**Task objective:**
Reproduce exactly the lines from the one containing "From furthest to nearest in" through the last line of the records below, both included. Leave out any pictures.

**Records:**
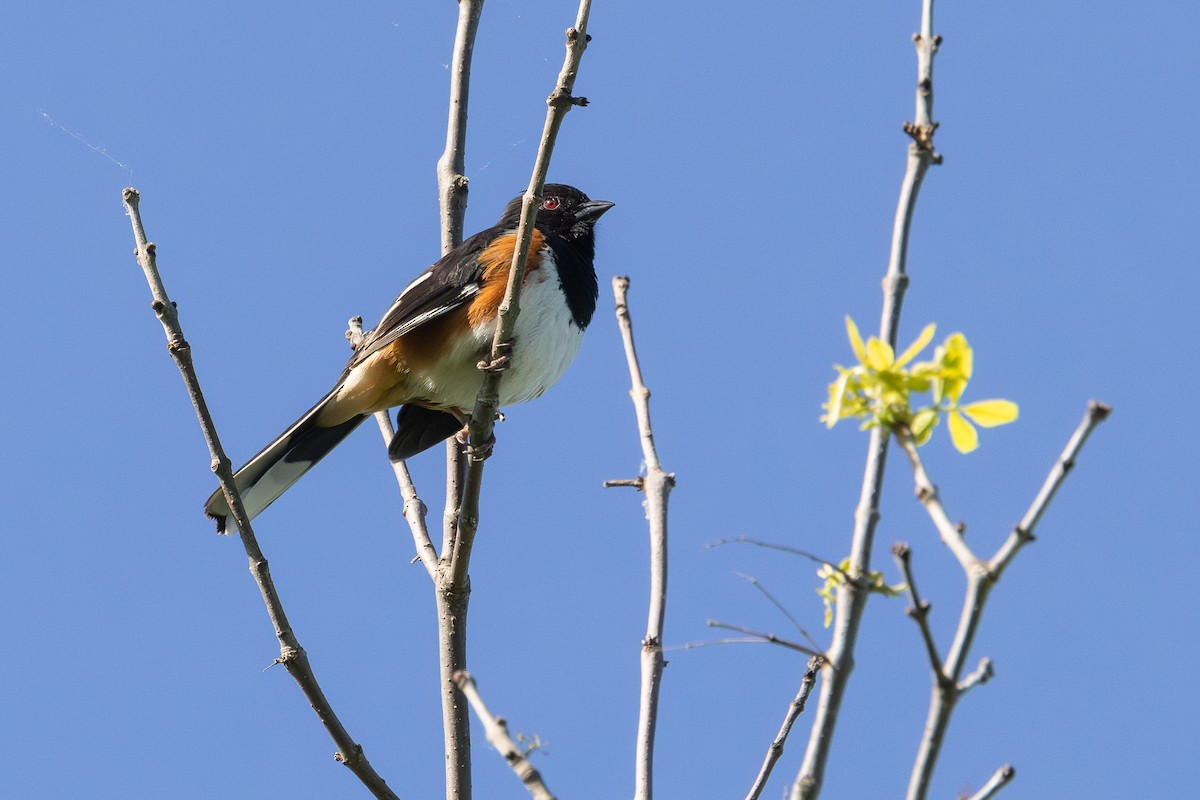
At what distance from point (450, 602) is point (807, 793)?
188cm

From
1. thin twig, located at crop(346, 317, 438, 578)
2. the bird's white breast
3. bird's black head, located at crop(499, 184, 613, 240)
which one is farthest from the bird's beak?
thin twig, located at crop(346, 317, 438, 578)

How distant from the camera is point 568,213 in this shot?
527 centimetres

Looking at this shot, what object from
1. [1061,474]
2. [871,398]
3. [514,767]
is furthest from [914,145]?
[514,767]

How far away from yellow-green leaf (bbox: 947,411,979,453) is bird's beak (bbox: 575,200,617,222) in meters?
3.85

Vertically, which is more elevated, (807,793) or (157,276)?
(157,276)

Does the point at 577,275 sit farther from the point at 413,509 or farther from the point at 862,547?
the point at 862,547

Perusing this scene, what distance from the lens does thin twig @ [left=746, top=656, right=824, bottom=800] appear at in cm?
264

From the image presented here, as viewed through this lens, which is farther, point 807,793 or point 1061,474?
point 807,793

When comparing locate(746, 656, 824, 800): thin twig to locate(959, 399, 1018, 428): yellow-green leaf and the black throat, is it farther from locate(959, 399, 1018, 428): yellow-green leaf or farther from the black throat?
the black throat

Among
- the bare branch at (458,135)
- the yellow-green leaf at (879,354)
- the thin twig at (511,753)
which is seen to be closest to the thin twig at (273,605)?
the thin twig at (511,753)

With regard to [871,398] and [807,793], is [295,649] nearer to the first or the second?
[807,793]

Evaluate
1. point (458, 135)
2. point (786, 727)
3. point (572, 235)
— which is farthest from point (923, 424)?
point (572, 235)

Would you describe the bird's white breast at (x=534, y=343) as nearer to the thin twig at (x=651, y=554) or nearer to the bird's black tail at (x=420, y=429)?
the bird's black tail at (x=420, y=429)

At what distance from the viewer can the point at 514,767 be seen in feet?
5.71
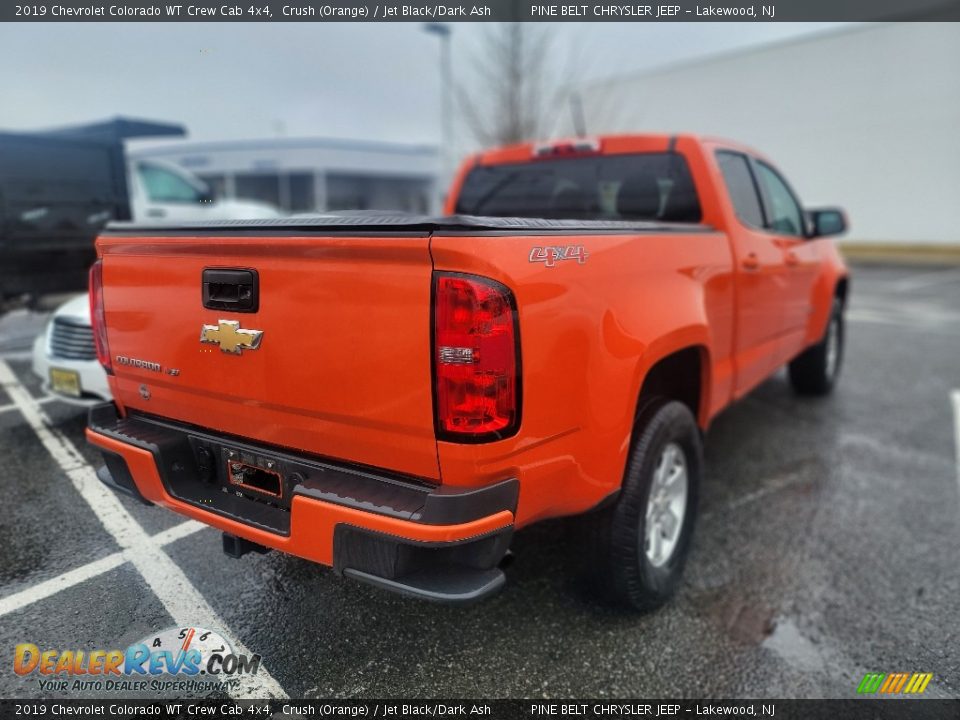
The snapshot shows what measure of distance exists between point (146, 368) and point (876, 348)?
27.9 ft

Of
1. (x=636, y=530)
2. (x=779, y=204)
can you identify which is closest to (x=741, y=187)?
(x=779, y=204)

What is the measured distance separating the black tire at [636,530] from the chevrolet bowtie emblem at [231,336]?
138 centimetres

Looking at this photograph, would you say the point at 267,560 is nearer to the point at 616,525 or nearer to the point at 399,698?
the point at 399,698

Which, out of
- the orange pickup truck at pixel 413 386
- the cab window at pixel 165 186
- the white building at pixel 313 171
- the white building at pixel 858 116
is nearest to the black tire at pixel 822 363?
the orange pickup truck at pixel 413 386

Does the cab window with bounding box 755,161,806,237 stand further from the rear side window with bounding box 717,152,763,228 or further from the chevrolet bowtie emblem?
the chevrolet bowtie emblem

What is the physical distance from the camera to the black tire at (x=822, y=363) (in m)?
5.73

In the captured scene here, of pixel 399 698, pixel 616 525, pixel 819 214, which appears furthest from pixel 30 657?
pixel 819 214

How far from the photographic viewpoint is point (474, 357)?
1822 mm

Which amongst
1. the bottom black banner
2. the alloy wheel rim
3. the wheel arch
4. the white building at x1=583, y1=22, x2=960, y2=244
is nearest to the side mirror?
the wheel arch

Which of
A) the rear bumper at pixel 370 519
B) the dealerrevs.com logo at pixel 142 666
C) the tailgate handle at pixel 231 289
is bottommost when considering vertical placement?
the dealerrevs.com logo at pixel 142 666

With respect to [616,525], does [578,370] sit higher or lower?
higher

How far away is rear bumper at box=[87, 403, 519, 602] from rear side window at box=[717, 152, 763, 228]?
8.26 ft

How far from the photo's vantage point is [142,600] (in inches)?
103

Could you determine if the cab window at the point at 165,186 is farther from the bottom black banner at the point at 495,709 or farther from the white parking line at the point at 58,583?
the bottom black banner at the point at 495,709
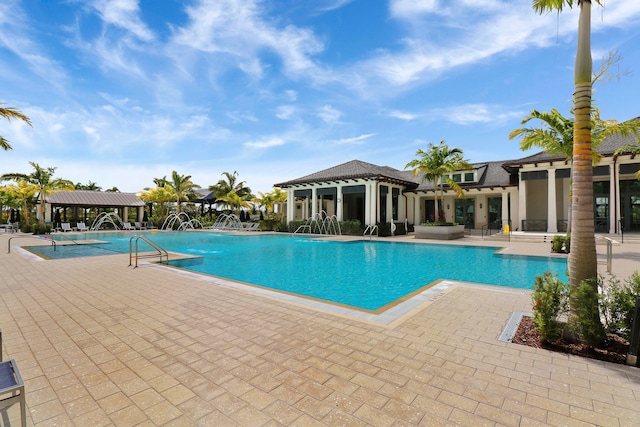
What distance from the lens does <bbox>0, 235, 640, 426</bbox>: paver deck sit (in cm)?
248

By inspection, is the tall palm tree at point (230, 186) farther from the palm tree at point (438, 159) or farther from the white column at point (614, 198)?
the white column at point (614, 198)

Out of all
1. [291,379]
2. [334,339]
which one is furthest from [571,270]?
[291,379]

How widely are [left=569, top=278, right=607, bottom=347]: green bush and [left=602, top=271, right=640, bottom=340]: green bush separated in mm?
150

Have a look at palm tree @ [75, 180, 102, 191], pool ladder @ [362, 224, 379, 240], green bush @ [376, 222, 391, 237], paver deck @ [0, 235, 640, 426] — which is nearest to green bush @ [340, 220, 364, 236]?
pool ladder @ [362, 224, 379, 240]

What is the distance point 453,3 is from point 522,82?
521 centimetres

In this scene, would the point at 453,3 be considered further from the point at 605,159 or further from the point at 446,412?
the point at 605,159

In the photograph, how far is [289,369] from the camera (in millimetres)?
3209

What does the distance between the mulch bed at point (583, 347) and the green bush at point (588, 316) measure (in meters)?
0.10

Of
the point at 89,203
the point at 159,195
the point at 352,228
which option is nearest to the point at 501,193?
the point at 352,228

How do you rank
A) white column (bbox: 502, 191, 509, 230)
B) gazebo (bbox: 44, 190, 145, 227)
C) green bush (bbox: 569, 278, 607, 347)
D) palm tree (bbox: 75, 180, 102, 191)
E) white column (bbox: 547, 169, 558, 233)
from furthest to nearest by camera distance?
1. palm tree (bbox: 75, 180, 102, 191)
2. gazebo (bbox: 44, 190, 145, 227)
3. white column (bbox: 502, 191, 509, 230)
4. white column (bbox: 547, 169, 558, 233)
5. green bush (bbox: 569, 278, 607, 347)

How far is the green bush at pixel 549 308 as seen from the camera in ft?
12.5

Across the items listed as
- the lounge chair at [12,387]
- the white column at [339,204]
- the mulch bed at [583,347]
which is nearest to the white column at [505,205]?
the white column at [339,204]

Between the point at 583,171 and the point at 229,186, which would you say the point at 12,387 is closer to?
the point at 583,171

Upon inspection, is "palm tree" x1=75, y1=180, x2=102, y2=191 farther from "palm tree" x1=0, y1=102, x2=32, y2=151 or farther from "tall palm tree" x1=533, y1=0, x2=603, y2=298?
"tall palm tree" x1=533, y1=0, x2=603, y2=298
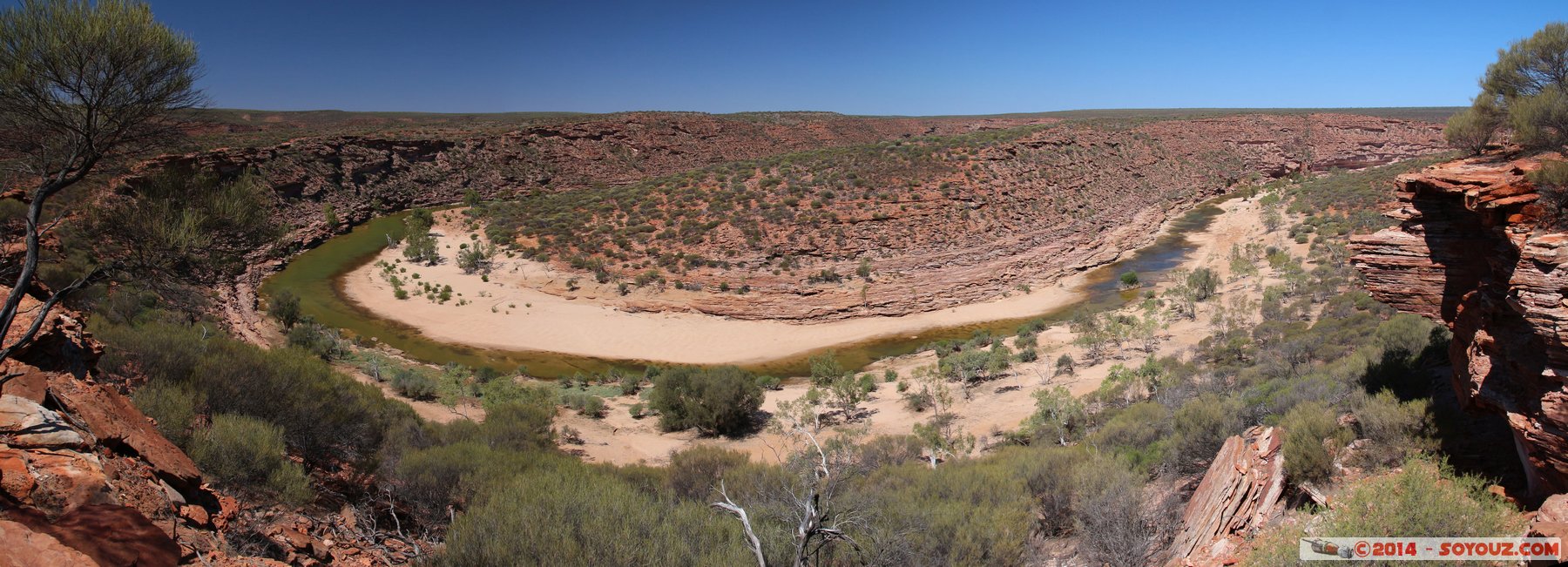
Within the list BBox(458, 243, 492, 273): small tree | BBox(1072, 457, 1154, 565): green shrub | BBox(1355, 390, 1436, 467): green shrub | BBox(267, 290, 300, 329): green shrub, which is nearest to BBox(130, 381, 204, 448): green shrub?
BBox(1072, 457, 1154, 565): green shrub

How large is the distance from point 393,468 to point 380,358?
44.8 feet

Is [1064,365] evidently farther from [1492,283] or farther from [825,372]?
[1492,283]

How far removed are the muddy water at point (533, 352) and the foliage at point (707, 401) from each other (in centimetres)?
541

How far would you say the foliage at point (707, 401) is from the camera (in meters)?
13.2

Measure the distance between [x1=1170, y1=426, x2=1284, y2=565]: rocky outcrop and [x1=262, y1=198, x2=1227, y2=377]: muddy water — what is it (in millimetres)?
13674

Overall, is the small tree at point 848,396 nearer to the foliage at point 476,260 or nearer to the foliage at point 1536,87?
the foliage at point 1536,87

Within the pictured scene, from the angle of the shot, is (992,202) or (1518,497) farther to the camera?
(992,202)

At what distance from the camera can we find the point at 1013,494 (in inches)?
262

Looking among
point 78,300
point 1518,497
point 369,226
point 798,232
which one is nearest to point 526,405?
point 78,300

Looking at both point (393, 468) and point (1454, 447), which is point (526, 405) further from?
point (1454, 447)

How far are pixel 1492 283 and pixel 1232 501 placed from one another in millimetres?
2685

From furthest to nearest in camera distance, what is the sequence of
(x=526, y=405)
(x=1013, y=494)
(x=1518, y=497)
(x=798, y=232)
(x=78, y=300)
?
(x=798, y=232), (x=526, y=405), (x=78, y=300), (x=1013, y=494), (x=1518, y=497)

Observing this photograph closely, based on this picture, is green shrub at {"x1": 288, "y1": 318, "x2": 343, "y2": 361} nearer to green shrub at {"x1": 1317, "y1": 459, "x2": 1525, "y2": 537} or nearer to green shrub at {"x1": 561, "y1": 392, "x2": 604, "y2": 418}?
green shrub at {"x1": 561, "y1": 392, "x2": 604, "y2": 418}

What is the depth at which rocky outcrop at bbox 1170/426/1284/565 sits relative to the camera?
5.21 meters
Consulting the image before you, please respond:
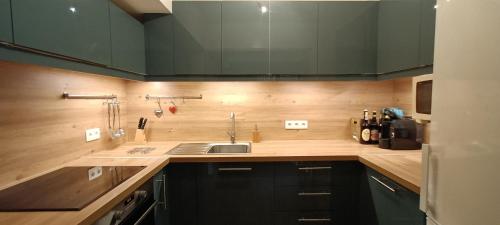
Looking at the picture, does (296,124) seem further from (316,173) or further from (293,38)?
(293,38)

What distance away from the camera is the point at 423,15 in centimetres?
139

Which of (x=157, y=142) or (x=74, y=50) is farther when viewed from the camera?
(x=157, y=142)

**Output:**
From furthest to nearest in camera distance, what is the sequence of
(x=526, y=405)
(x=1013, y=494)
(x=1518, y=497)
(x=798, y=232)
(x=78, y=300)
?
(x=798, y=232), (x=526, y=405), (x=78, y=300), (x=1013, y=494), (x=1518, y=497)

Observing this photograph closely, based on this picture, is green shrub at {"x1": 288, "y1": 318, "x2": 343, "y2": 361} nearer to green shrub at {"x1": 1317, "y1": 459, "x2": 1525, "y2": 537} or nearer to green shrub at {"x1": 561, "y1": 392, "x2": 604, "y2": 418}?
green shrub at {"x1": 561, "y1": 392, "x2": 604, "y2": 418}

What is the depth at which rocky outcrop at bbox 1170/426/1284/565 sits relative to the camera?
5.21 meters
Consulting the image before you, please respond:
Looking at the picture, does (296,124) seem further from (316,173) or further from (293,38)?
(293,38)

What distance away from the camera is the point at 423,15 in centimetres?
139

Which of (x=157, y=142) or (x=74, y=50) is farther when viewed from the camera?
(x=157, y=142)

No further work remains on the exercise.